Transformers for Physical Systems

Reference: Geneva & Zabaras (2022) established the connection between self-attention and explicit time-integration for physical systems.

Transformers, originally developed for natural language processing, can learn to approximate the dynamics of physical systems by modeling temporal sequences. The key insight is that self-attention with residual connections can approximate explicit multi-step time-integration methods, providing a learned alternative to traditional numerical schemes.

Self-Attention Mechanism

Self-attention computes a weighted combination of features from past time-steps. For each time-step $i$, three vectors are computed:

Query: $q_i = F_q(x_i) \in \mathbb{R}^{d_k}$
Key: $k_i = F_k(x_i) \in \mathbb{R}^{d_k}$
Value: $v_i = F_v(x_i) \in \mathbb{R}^{d_v}$

where $F_q$, $F_k$, $F_v$ are learnable neural networks. The attention mechanism computes:

Attention scores (softmax-normalized similarities): $$\alpha_{n,i} = \frac{\exp(q_n^\top k_i / \sqrt{d_k})}{\sum_{j=1}^k \exp(q_n^\top k_j / \sqrt{d_k})}$$

Context output (weighted combination): $$c_n = \sum_{i=1}^k \alpha_{n,i} v_i$$

In matrix form for a context window of length $k$: $$C = \text{softmax}\left(\frac{QK^\top}{\sqrt{d_k}}\right) V$$

where $Q, K \in \mathbb{R}^{k \times d_k}$ and $V \in \mathbb{R}^{k \times d_v}$ contain all query, key, and value vectors.

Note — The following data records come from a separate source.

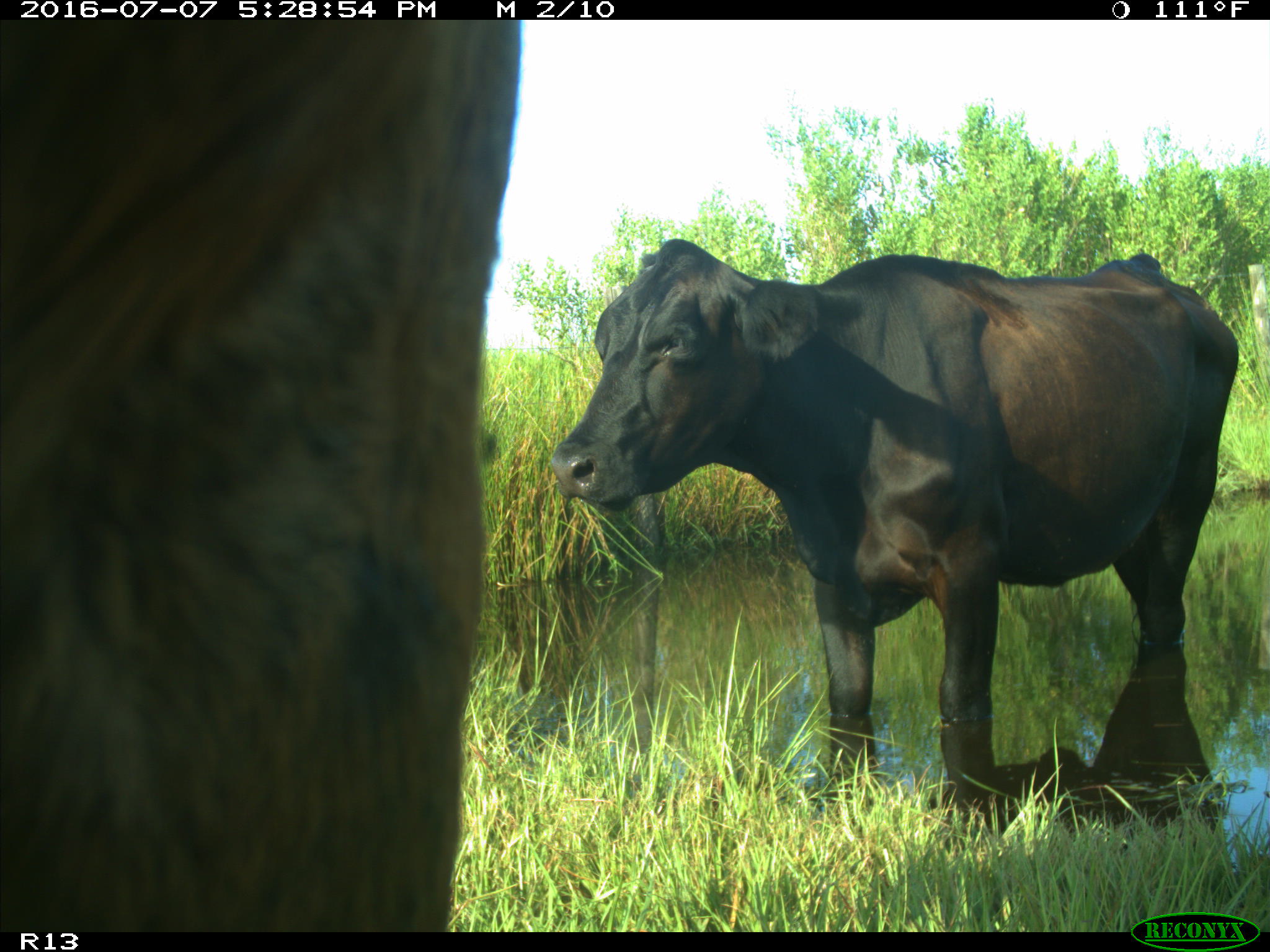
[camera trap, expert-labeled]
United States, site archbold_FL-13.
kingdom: Animalia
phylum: Chordata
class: Mammalia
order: Artiodactyla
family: Bovidae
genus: Bos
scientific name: Bos taurus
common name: domestic cow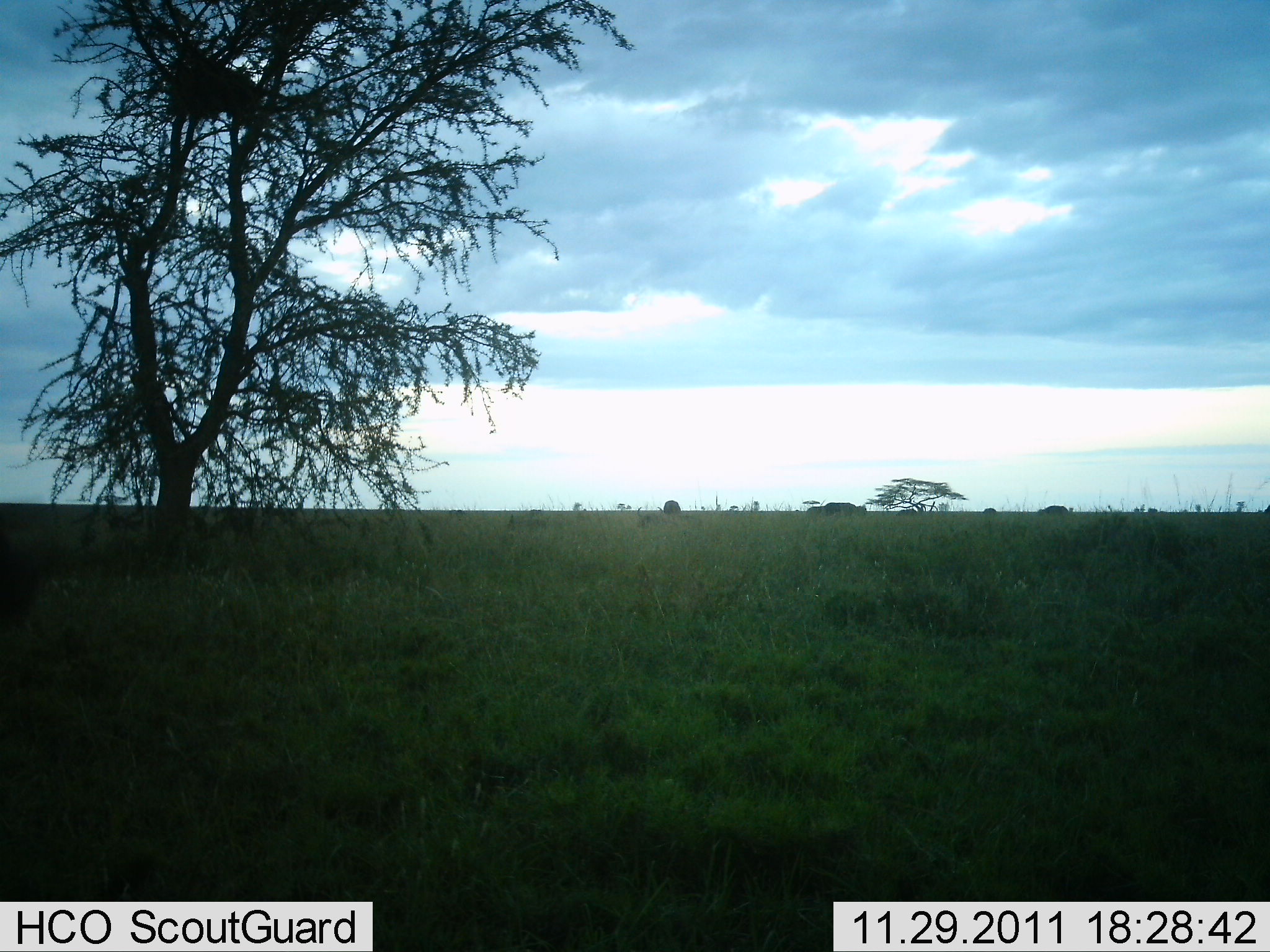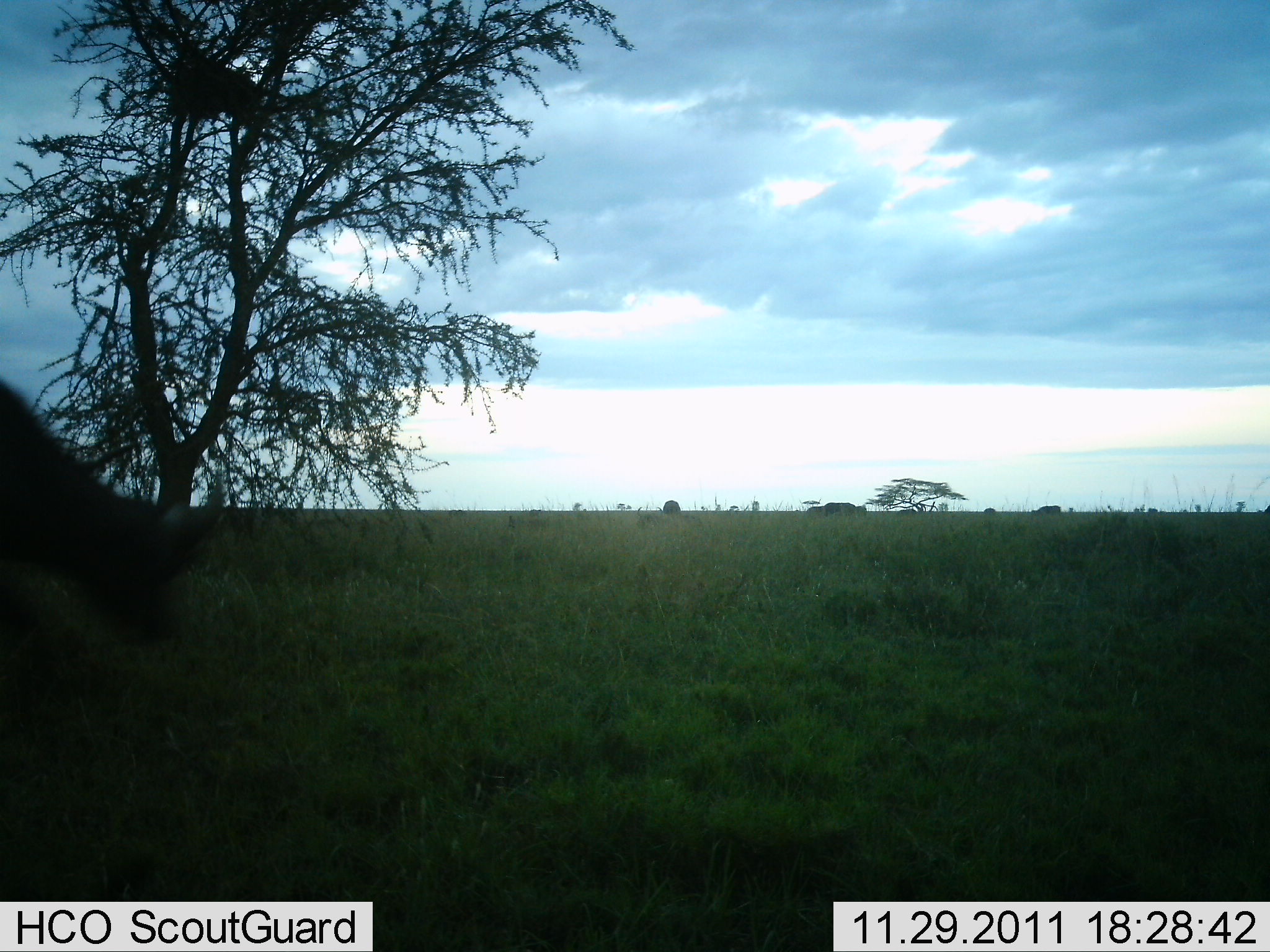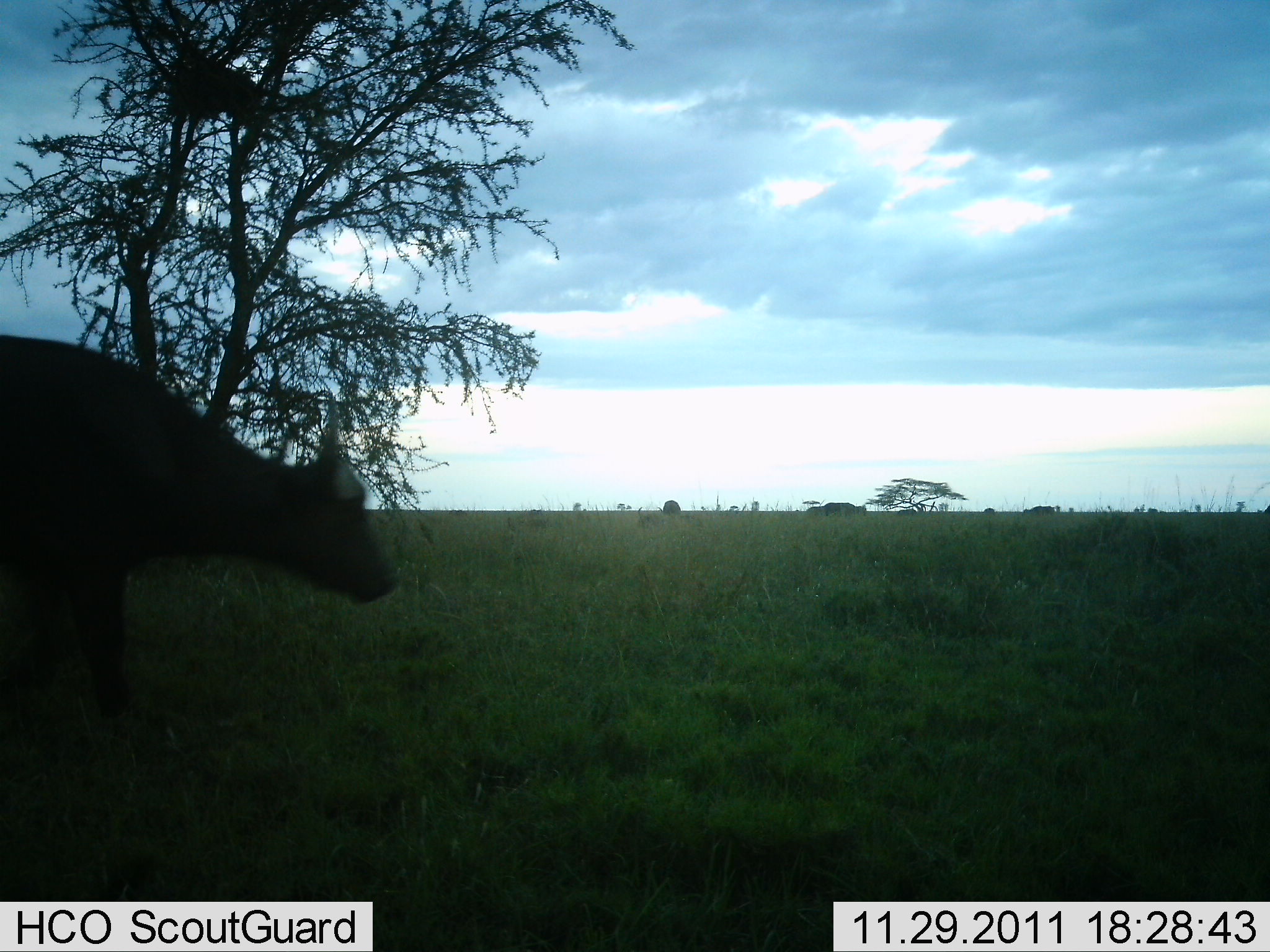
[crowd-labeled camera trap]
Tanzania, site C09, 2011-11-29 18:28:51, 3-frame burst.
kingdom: Animalia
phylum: Chordata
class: Mammalia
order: Artiodactyla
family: Bovidae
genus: Syncerus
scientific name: Syncerus caffer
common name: cape buffalo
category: buffalo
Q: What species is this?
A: Buffalo (cape buffalo) (Syncerus caffer).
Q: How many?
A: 1.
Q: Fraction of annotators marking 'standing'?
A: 9%.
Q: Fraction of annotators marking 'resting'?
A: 0%.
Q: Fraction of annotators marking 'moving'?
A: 91%.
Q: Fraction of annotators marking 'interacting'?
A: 0%.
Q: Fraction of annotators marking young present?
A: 0%.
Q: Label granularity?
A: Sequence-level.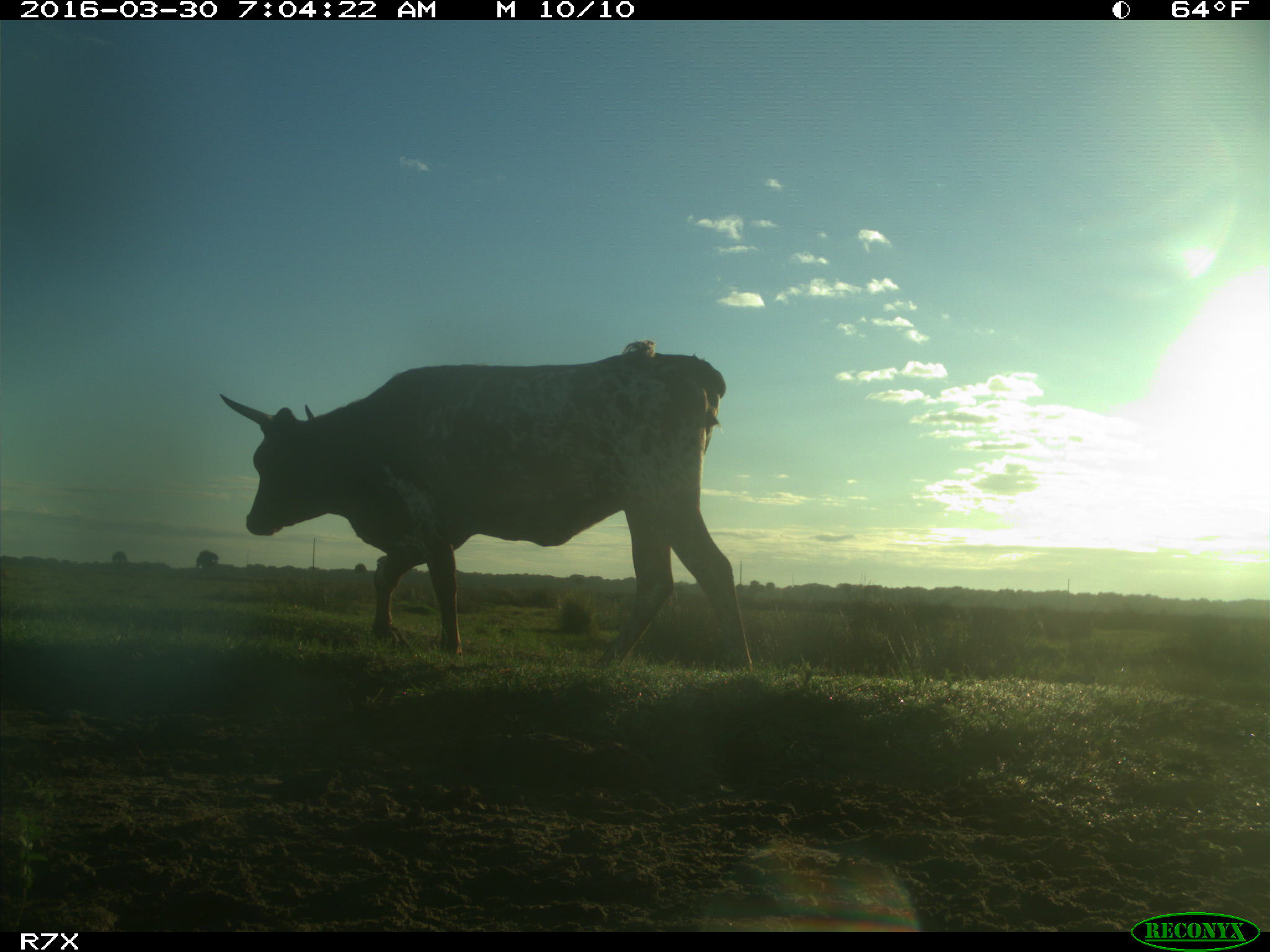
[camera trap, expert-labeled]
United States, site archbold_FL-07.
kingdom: Animalia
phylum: Chordata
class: Mammalia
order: Artiodactyla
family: Bovidae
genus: Bos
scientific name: Bos taurus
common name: domestic cow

Connection to Explicit Time Integration

The fundamental connection: self-attention with residual connections can approximate explicit Adams multi-step methods.

Mathematical Equivalence

Explicit Adams method ($s$-step): $$\varphi_{n+s} = \varphi_{n+s-1} + \Delta t \sum_{j=0}^{s-1} b_j f(t_{n+j}, \varphi_{n+j})$$

where $b_j$ are method coefficients and $f$ is the right-hand side of $\dot{\varphi} = f(t, \varphi)$.

Residual self-attention: $$\hat{\varphi}_{n+s} = \varphi_{n+s-1} + \sum_{i=0}^{s-1} \alpha_{n+s-1,i} v_i$$

Both compute: previous state + weighted combination of past information.

Universal Approximation Theorem

Theorem 1 (Geneva & Zabaras, 2022): For a dynamical system $\dot{\varphi} = f(t, \varphi)$ with Lipschitz continuous $f$, a self-attention layer $A_\theta$ with residual connection and context length $k$ can approximate any explicit Adams method $M_i$ of order $i \leq k$ within arbitrarily small error:

\[\|M_i - A_{\theta_i}\|_\infty < O(\epsilon), \quad \forall \epsilon > 0\]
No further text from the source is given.